LlamaTokenizer.Create Method
Definition
Important
Some information relates to prerelease product that may be substantially modified before it’s released. Microsoft makes no warranties, express or implied, with respect to the information provided here.
Create from the given model stream a LlamaTokenizer which is based on SentencePieceTokenizer. The model stream should contain the SentencePiece Bpe model according to https://github.com/google/sentencepiece/blob/master/src/sentencepiece_model.proto specification.
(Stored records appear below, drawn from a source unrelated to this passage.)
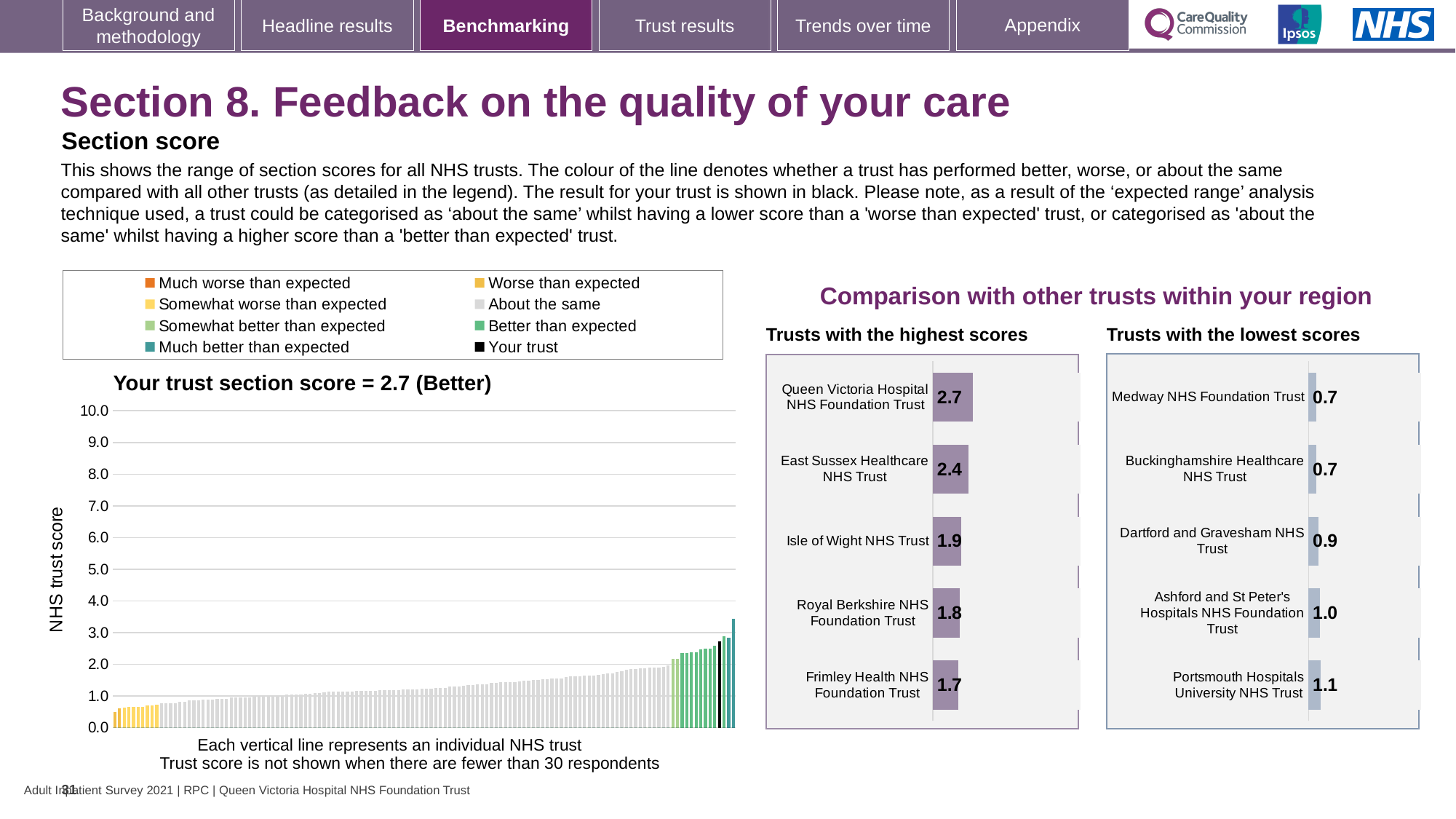
In the 'Trusts with the highest scores' chart, what is the score for East Sussex Healthcare NHS Trust? 2.4 In the 'Trusts with the highest scores' chart, which trust has the highest score? Queen Victoria Hospital NHS Foundation Trust In the 'Trusts with the lowest scores' chart, which trust has the highest score? Portsmouth Hospitals University NHS Trust How many entries does the legend above the 'Your trust section score' chart list? 8 In the 'Trusts with the highest scores' chart, how many trusts are shown? 5 In the 'Your trust section score' chart, what is the section score for your trust? 2.7 In the 'Trusts with the highest scores' chart, what is the difference between the scores of Queen Victoria Hospital NHS Foundation Trust and Frimley Health NHS Foundation Trust? 1.0 In the 'Trusts with the lowest scores' chart, what is the difference between the scores of Portsmouth Hospitals University NHS Trust and Medway NHS Foundation Trust? 0.4 In the 'Trusts with the highest scores' chart, which trust has the lowest score? Frimley Health NHS Foundation Trust In the 'Your trust section score' chart, do the bars rise or fall from left to right? rise In the 'Trusts with the lowest scores' chart, what is the score for Dartford and Gravesham NHS Trust? 0.9 In the 'Trusts with the lowest scores' chart, which has the larger score: Dartford and Gravesham NHS Trust or Ashford and St Peter's Hospitals NHS Foundation Trust? Ashford and St Peter's Hospitals NHS Foundation Trust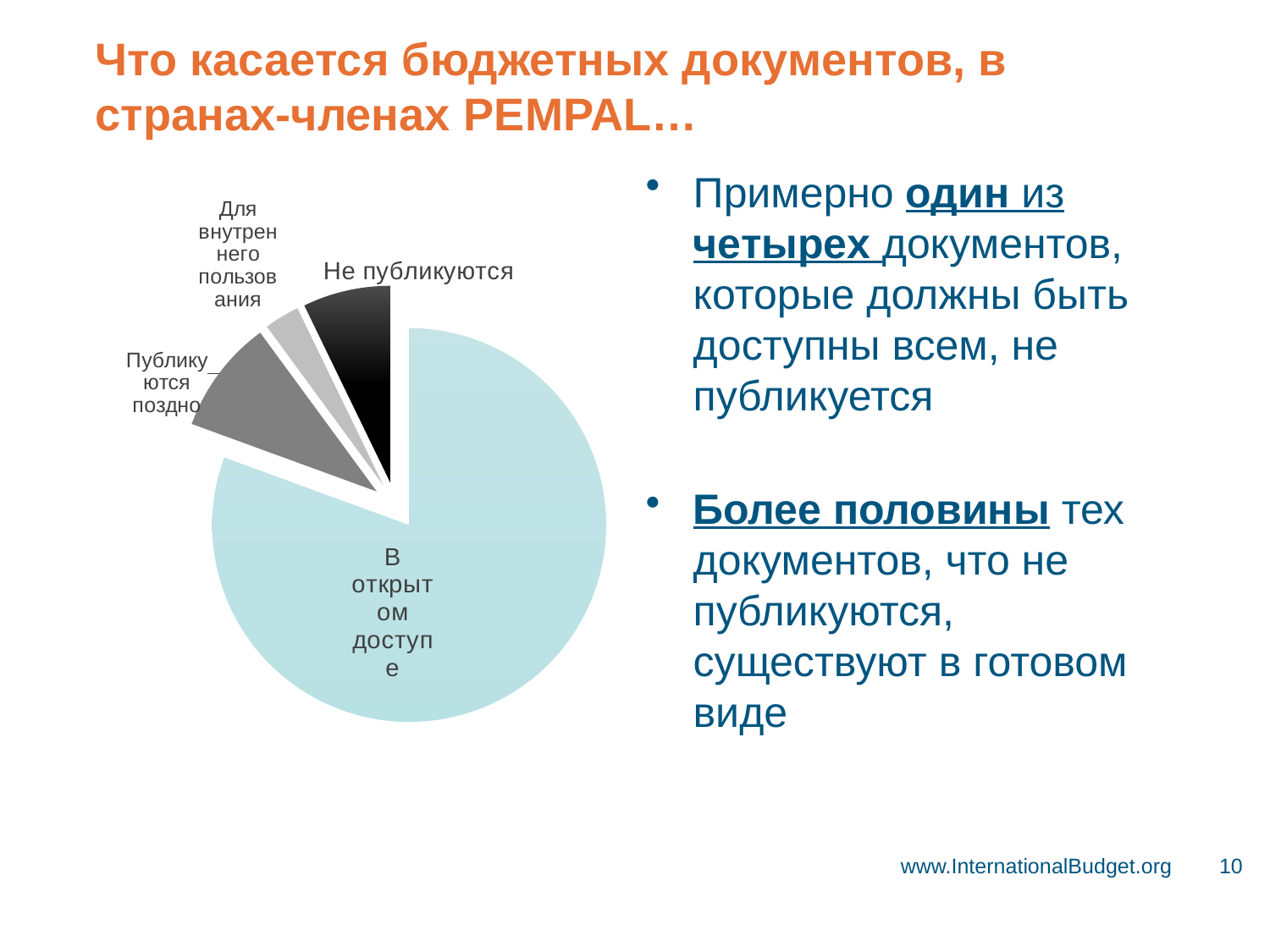
Which category has the smallest slice of the pie chart? Для внутреннего пользования Which slice is larger: "В открытом доступе" or "Публикуются поздно"? В открытом доступе Which slice is larger: "Не публикуются" or "Для внутреннего пользования"? Не публикуются Does the "В открытом доступе" slice take up more or less than half of the pie? More What colour is the "Не публикуются" slice? Black How many slices does the pie chart have? 4 What kind of chart is shown on the slide? Pie chart Which category has the largest slice of the pie chart? В открытом доступе Which slice is larger: "Публикуются поздно" or "Не публикуются"? Публикуются поздно What colour is the largest slice of the pie chart? Light blue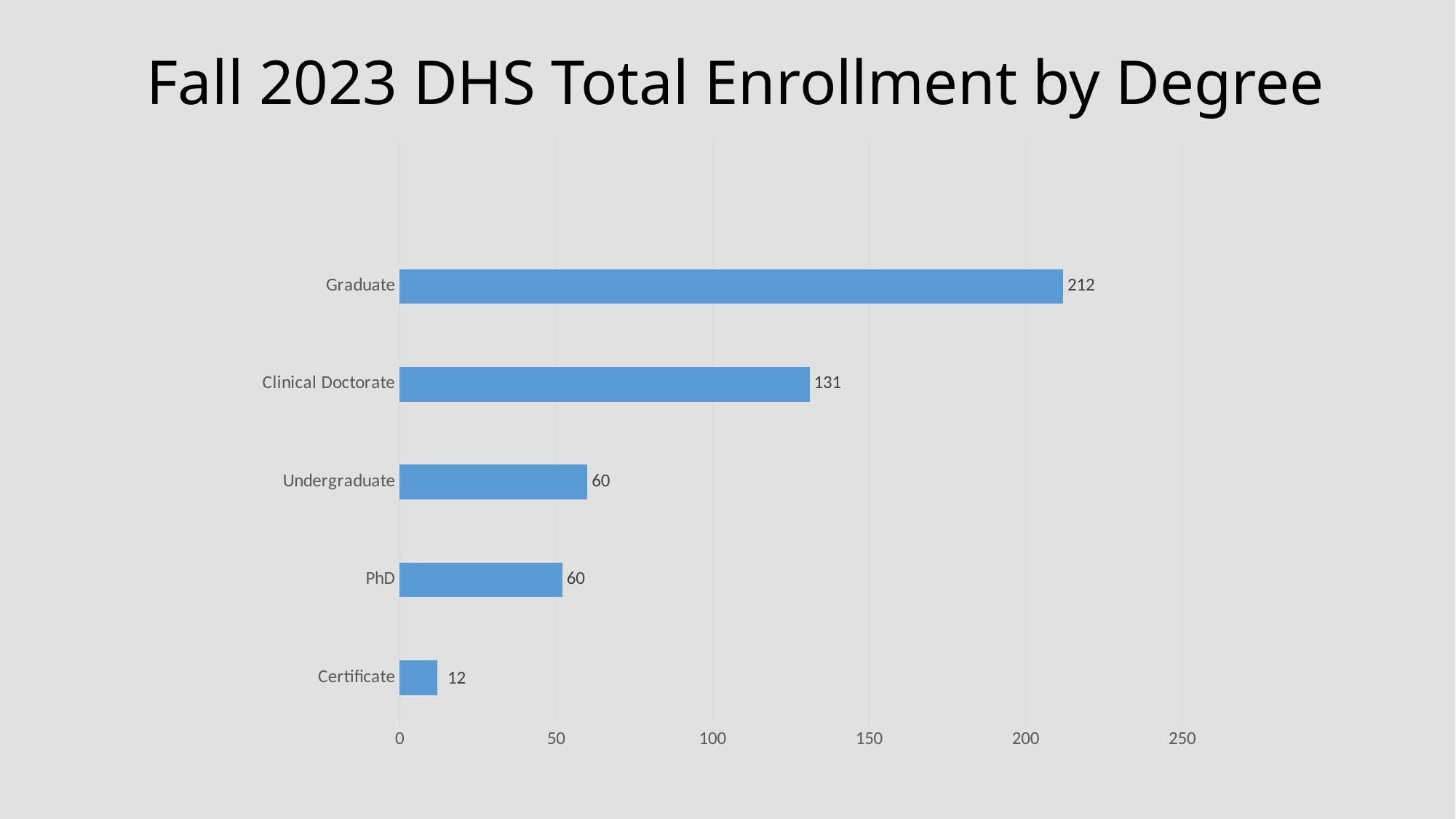
What kind of chart is shown on the slide? Bar chart Which degree category has the lowest enrollment? Certificate What is the difference between the Graduate and Clinical Doctorate enrollment values? 81 What is the enrollment value for Undergraduate? 60 How many degree categories are shown in the chart? 5 Which degree category has the highest enrollment? Graduate What is the enrollment value for Clinical Doctorate? 131 What is the enrollment value for Graduate? 212 What is the enrollment value for Certificate? 12 Which is larger, the enrollment for Clinical Doctorate or for PhD? Clinical Doctorate Is the value for Clinical Doctorate greater or less than 100? greater What is the title of the chart? Fall 2023 DHS Total Enrollment by Degree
public static Microsoft.ML.Tokenizers.LlamaTokenizer Create(System.IO.Stream modelStream, bool addBeginOfSentence = true, bool addEndOfSentence = false, System.Collections.Generic.IReadOnlyDictionary<string,int>? specialTokens = default);
static member Create : System.IO.Stream * bool * bool * System.Collections.Generic.IReadOnlyDictionary<string, int> -> Microsoft.ML.Tokenizers.LlamaTokenizer
Public Shared Function Create (modelStream As Stream, Optional addBeginOfSentence As Boolean = true, Optional addEndOfSentence As Boolean = false, Optional specialTokens As IReadOnlyDictionary(Of String, Integer) = Nothing) As LlamaTokenizer
Parameters
- modelStream
- Stream
The stream containing the SentencePiece Bpe model.
- addBeginOfSentence
- Boolean
Indicate emitting the beginning of sentence token during the encoding.
- addEndOfSentence
- Boolean
Indicate emitting the end of sentence token during the encoding.
- specialTokens
- IReadOnlyDictionary<String,Int32>
The additional tokens to add to the vocabulary.
Returns
Remarks
When creating the tokenizer, ensure that the vocabulary stream is sourced from a trusted provider.